<<<<

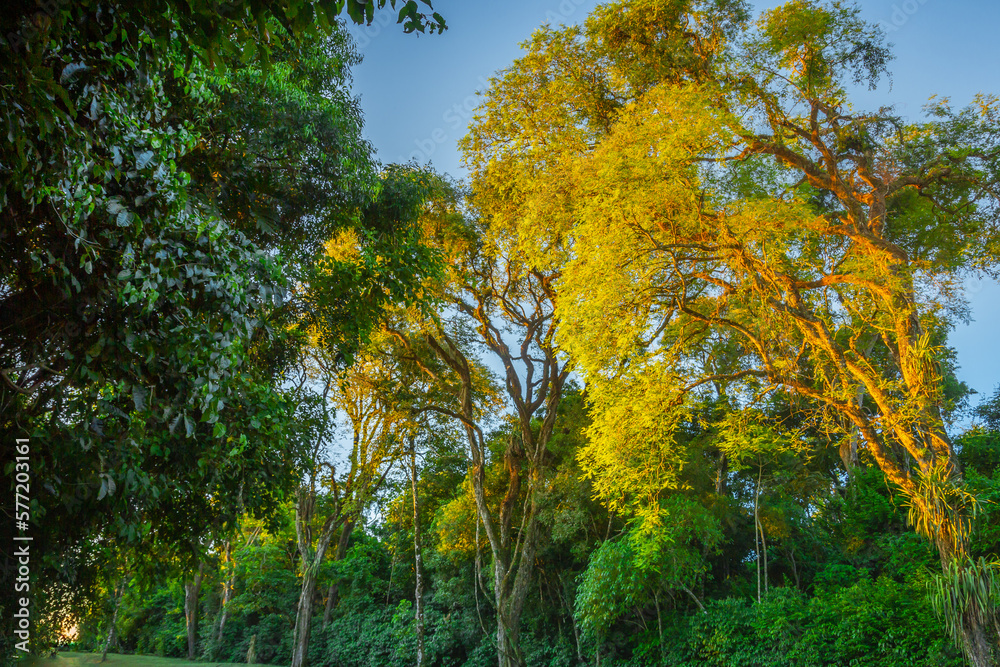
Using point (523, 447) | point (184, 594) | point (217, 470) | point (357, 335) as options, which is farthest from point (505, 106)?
point (184, 594)

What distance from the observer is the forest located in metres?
3.72

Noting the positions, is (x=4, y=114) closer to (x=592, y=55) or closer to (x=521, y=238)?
(x=521, y=238)

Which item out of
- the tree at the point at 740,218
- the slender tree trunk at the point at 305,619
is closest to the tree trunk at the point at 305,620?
the slender tree trunk at the point at 305,619

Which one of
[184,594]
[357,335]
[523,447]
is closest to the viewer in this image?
[357,335]

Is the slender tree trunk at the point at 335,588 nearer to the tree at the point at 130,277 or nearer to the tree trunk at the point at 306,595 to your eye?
the tree trunk at the point at 306,595

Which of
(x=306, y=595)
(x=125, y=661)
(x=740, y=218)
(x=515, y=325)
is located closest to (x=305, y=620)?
(x=306, y=595)

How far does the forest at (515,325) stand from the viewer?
3.72m

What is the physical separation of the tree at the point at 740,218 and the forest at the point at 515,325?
0.05 m

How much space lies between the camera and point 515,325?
44.5ft

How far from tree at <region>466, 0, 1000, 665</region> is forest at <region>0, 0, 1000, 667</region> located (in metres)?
0.05

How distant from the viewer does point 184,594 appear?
18.8 m

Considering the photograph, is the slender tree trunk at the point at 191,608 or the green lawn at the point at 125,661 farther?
the slender tree trunk at the point at 191,608

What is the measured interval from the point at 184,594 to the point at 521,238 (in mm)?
16028

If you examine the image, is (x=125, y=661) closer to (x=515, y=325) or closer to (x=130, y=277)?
(x=515, y=325)
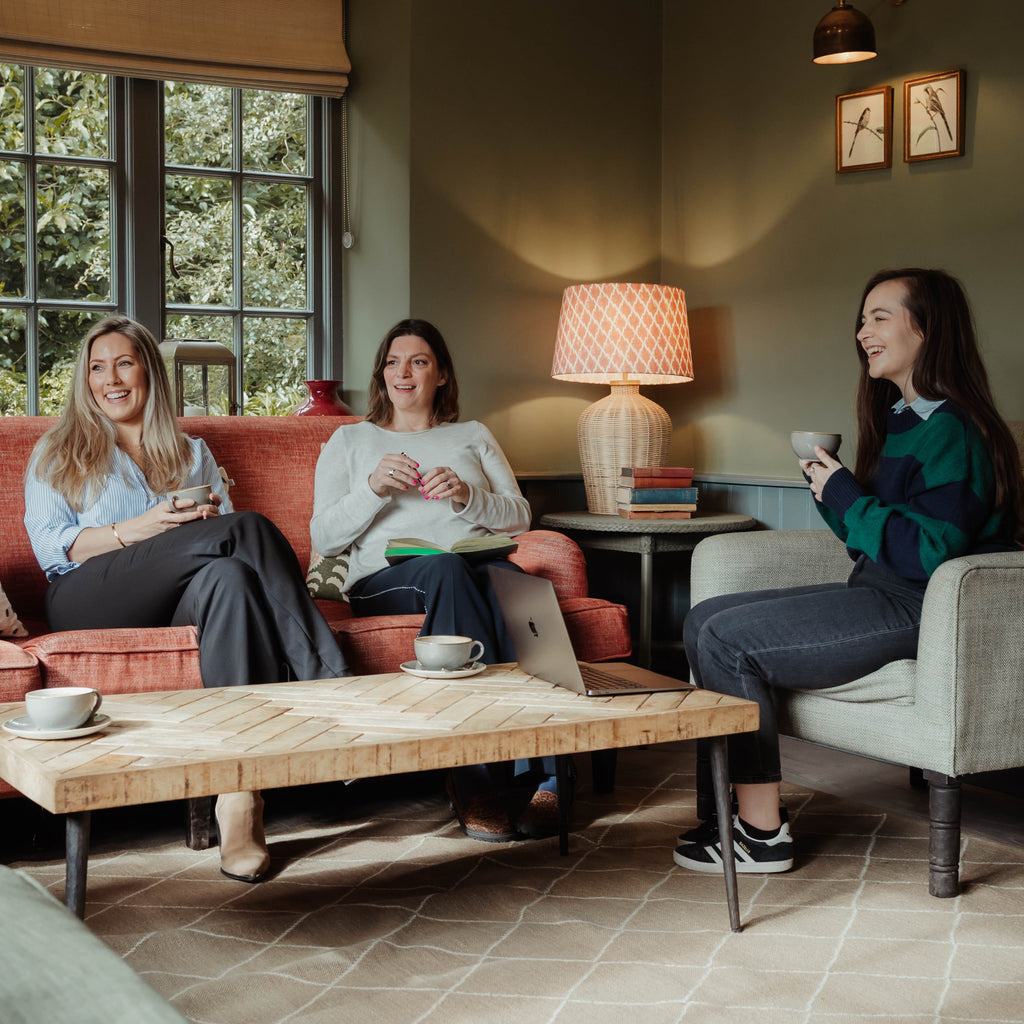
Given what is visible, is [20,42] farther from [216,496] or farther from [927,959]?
[927,959]

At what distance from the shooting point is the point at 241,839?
2.20 m

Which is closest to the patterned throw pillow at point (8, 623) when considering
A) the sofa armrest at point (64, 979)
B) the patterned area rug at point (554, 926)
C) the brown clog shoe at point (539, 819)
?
the patterned area rug at point (554, 926)

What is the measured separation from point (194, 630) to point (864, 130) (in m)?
2.34

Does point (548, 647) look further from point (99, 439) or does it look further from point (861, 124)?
point (861, 124)

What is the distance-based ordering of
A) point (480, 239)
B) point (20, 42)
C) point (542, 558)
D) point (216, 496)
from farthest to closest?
point (480, 239)
point (20, 42)
point (542, 558)
point (216, 496)

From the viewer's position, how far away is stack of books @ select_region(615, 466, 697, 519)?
140 inches

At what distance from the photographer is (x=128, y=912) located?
2014 millimetres

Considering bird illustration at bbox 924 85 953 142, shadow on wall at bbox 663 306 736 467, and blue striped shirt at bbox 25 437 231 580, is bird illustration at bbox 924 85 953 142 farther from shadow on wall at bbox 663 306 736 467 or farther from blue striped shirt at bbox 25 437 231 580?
blue striped shirt at bbox 25 437 231 580

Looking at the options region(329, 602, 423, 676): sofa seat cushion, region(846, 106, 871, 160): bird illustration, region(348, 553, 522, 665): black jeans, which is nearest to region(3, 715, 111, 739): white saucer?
region(329, 602, 423, 676): sofa seat cushion

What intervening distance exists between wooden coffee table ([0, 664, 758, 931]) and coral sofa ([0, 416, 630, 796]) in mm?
390

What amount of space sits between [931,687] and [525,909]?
807mm

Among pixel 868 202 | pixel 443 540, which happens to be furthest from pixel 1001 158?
pixel 443 540

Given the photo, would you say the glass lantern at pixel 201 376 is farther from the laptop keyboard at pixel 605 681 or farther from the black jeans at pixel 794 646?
the black jeans at pixel 794 646

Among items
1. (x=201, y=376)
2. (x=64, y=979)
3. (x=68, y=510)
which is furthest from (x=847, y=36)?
(x=64, y=979)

>>>>

CHALLENGE -> Every line from the one containing "Looking at the" through the end of the data must be repeated exactly, and no other line.

TASK RESULT ->
Looking at the options region(329, 602, 423, 676): sofa seat cushion, region(846, 106, 871, 160): bird illustration, region(348, 553, 522, 665): black jeans, which is nearest to region(3, 715, 111, 739): white saucer?
region(329, 602, 423, 676): sofa seat cushion

What intervening distance exists between wooden coffee table ([0, 664, 758, 931]) and coral sofa ([0, 416, 630, 796]) in mm?
390

What amount of space sits between [931,687] and [525,909]?
807mm

Among pixel 868 202 | pixel 443 540, which happens to be furthest from pixel 1001 158?
pixel 443 540

Given the photo, would you say the glass lantern at pixel 201 376 is farther from the laptop keyboard at pixel 605 681 or farther from the black jeans at pixel 794 646?
the black jeans at pixel 794 646

Among items
1. (x=201, y=376)
2. (x=64, y=979)
3. (x=68, y=510)
which is furthest from (x=847, y=36)?
(x=64, y=979)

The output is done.